Los soliloquios de Persio han perturbado a algunos amigos a quienes les gusta divertirse en línea recta. A su escándalo sólo puedo contestar que me fueron impuestos a lo largo del libro y en el orden en que aparecen, como una suerte de supervisión de lo que se iba urdiendo o desatando a bordo. Su lenguaje insinúa otra dimensión o, menos pedantescamente, apunta a otros blancos. Jugando al sapo ocurre que después de cuatro tejos perfectamente embocados, mandamos el quinto a la azotea; no es una razón para… Ahí está: no es una razón. Y precisamente por eso el quinto tejo corona quizá el juego en algún marcador invisible, y Persio puede farfullar aquellos versos que presumo anónimos y españoles: «Nadie con el tejo dio Y yo con el tejo di.»

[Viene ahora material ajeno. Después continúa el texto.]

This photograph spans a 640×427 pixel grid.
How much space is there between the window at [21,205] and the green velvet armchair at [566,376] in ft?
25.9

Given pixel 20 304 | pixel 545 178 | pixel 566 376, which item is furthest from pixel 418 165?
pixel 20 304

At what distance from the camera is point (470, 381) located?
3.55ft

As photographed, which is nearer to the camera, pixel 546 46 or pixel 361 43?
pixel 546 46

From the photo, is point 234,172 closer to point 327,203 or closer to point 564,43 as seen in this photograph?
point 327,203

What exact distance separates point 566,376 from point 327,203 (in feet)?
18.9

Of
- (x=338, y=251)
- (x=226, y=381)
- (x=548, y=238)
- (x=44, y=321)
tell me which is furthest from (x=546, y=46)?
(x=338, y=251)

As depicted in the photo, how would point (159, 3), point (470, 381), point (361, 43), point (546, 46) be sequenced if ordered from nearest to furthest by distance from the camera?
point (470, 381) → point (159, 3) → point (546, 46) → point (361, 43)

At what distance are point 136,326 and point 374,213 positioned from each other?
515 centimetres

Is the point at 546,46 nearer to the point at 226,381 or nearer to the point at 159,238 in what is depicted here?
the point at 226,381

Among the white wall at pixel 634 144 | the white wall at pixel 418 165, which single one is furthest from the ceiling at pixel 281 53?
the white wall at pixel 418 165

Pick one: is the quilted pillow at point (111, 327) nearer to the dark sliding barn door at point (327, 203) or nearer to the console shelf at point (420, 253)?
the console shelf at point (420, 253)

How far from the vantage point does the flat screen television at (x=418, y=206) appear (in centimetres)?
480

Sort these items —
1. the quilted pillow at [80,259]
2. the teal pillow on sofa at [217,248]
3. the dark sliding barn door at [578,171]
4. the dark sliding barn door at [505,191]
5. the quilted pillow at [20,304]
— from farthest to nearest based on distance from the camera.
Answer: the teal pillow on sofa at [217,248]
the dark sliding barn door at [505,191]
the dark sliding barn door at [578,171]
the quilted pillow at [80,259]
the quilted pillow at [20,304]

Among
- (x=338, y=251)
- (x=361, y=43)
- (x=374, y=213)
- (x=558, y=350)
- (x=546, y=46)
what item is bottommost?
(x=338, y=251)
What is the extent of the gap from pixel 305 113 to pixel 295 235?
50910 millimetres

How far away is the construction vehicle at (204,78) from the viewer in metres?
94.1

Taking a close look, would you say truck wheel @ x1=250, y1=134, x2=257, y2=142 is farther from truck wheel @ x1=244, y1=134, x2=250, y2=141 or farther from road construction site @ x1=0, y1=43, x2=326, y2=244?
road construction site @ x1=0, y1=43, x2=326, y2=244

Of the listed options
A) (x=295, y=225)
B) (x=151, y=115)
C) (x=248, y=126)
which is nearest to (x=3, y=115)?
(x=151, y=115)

Por último, sospecho que este libro desconcertará a aquellos lectores que apoyan a sus escritores preferidos, entendiendo por apoyo el deseo y casi la orden de que sigan por el mismo camino y no salgan con un domingo siete. El primer desconcertado he sido yo, porque empecé a escribir partiendo de la actitud central que me ha dictado otras cosas muy diferentes; después, para mi maravilla y gran diversión, la novela se cortó sola y tuve que seguirla, primer lector de episodios que jamás había pensado que ocurrirían a bordo de un barco de la Magenta Star. ¿Quién me iba a decir que el Pelusa, que no me era demasiado simpático, se agrandaría tanto al final? Para no mencionar lo que me pasó con Lucio, porque yo quería que Lucio… Bah, dejémoslos tranquilos, aparte de que cosas parecidas ya le sucedieron a Cervantes y les suceden a todos los que escriben sin demasiado plan, dejando la puerta bien abierta para que entre el aire de la calle y hasta la pura luz de los espacios cósmicos, como no hubiera dejado de agregar el doctor Restelli.